June 13, 2017

PRIORITAS

Beberapa hari ini R tampak tidak bahagia. Dia secara gamblang menangis berkali-kali hingga mengeluarkan air matanya ketika melihat video dan foto-foto ayahnya di smartphone saya. Pertama kali R menyatakan,"Kangen papa..gendong pa..". Tangis saya akhirnya pecah melihat R seperti ini, orang-orang melihat saya wanita yang kuat dalam menghadapi segalanya termasuk ketika menghadapi tantangan sendirian, padahal ada kalanya saya cuma seorang perempuan biasa yang sama dengan perempuan-perempuan lainnya.

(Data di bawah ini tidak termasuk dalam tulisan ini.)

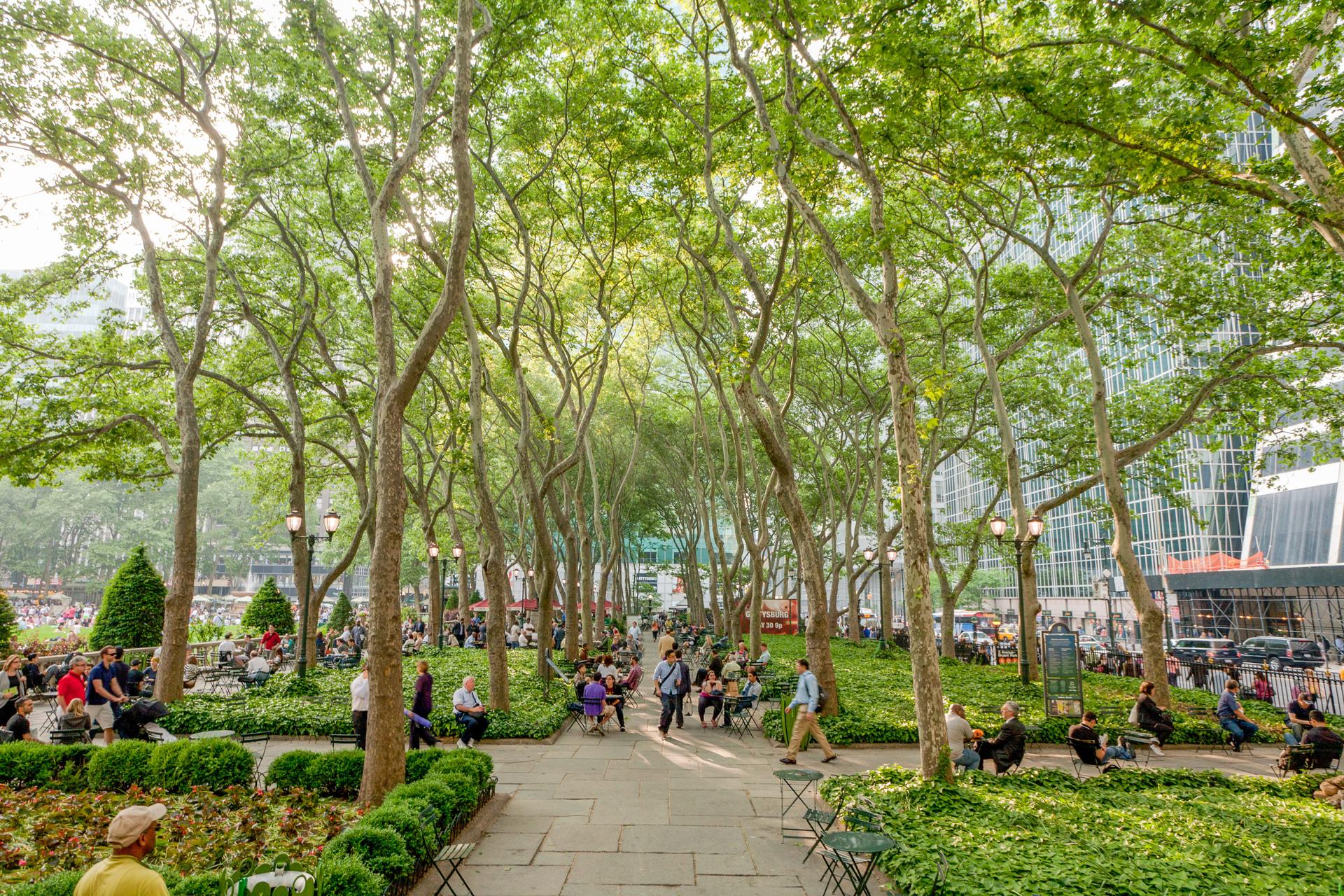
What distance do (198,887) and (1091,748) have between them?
422 inches

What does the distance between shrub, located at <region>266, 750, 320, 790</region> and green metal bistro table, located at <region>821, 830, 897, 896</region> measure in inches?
235

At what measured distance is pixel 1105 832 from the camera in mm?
7125

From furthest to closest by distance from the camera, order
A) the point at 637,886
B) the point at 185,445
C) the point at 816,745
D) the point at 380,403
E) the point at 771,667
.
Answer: the point at 771,667 → the point at 185,445 → the point at 816,745 → the point at 380,403 → the point at 637,886

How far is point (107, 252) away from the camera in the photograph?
15102 mm

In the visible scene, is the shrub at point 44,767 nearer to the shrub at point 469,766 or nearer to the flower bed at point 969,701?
the shrub at point 469,766

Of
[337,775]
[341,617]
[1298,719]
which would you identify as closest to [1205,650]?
[1298,719]

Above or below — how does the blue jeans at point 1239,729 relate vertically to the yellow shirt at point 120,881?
below

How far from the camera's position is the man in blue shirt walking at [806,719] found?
1153 cm

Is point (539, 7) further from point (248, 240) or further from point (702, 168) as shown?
point (248, 240)

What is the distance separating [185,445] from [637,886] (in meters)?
11.8

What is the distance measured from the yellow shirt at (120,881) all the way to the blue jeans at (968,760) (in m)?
8.99

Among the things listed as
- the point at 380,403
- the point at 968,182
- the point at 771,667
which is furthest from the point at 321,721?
the point at 968,182

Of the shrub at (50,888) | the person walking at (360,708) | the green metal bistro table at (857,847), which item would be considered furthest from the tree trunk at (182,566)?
the green metal bistro table at (857,847)

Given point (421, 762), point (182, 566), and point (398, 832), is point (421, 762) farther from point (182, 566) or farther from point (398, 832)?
point (182, 566)
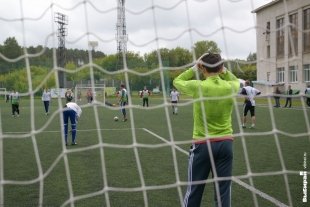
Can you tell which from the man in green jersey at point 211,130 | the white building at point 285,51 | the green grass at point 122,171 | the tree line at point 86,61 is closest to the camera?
the man in green jersey at point 211,130

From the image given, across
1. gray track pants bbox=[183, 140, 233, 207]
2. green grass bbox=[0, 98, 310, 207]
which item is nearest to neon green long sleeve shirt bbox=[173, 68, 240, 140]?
gray track pants bbox=[183, 140, 233, 207]

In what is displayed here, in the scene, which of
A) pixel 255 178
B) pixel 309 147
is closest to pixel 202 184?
pixel 255 178

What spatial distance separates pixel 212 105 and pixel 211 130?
0.79ft

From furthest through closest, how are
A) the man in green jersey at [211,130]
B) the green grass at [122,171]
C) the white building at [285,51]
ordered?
the green grass at [122,171]
the white building at [285,51]
the man in green jersey at [211,130]

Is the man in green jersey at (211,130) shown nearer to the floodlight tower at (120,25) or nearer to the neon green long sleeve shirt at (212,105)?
the neon green long sleeve shirt at (212,105)

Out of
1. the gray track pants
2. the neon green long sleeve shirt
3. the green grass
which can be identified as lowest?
the green grass

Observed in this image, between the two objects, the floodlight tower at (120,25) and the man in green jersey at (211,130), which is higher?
the floodlight tower at (120,25)

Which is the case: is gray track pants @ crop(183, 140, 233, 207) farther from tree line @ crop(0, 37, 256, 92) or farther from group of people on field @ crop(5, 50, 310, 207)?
tree line @ crop(0, 37, 256, 92)

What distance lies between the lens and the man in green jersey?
371 cm

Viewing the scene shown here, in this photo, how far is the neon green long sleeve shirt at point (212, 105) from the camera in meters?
3.71

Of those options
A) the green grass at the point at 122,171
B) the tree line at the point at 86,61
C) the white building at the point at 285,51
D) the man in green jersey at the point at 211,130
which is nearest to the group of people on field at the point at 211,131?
the man in green jersey at the point at 211,130

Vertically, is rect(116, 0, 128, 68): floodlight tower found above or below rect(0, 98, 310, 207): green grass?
above

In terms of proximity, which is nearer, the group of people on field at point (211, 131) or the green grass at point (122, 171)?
the group of people on field at point (211, 131)

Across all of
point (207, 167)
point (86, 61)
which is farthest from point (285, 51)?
point (86, 61)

Mungkin di dunia ini cuma ada perempuan jadi-jadian yang bisa mengutamakan logika dibanding perasaan.

Sudah beberapa kali R harus menekan kebutuhan berinteraksi dengan ayahnya, dan saya berusaha mati-matian untuk meyakinkan R soal ayahnya yang masih memprioritaskan hal lain yang lebih penting dibanding dirinya. Tapi mungkin R masih terlalu kecil untuk bisa mengerti.
Untuk mengurangi rasa tangis R setiap kali melihat wajah ayahnya, terpaksa saya memutuskan untuk memindahkan foto-foto ayahnya dari smartphone ke komputer, agar R tidak melihat sesuatu yang membuatnya menangis lagi, karena beberapa sumber psikolog mengatakan tidak baik untuk perkembangan otak anak jika ia terus menerus merasa sedih, karena menghambat hormon oksitosinnya untuk membuatnya berkembang.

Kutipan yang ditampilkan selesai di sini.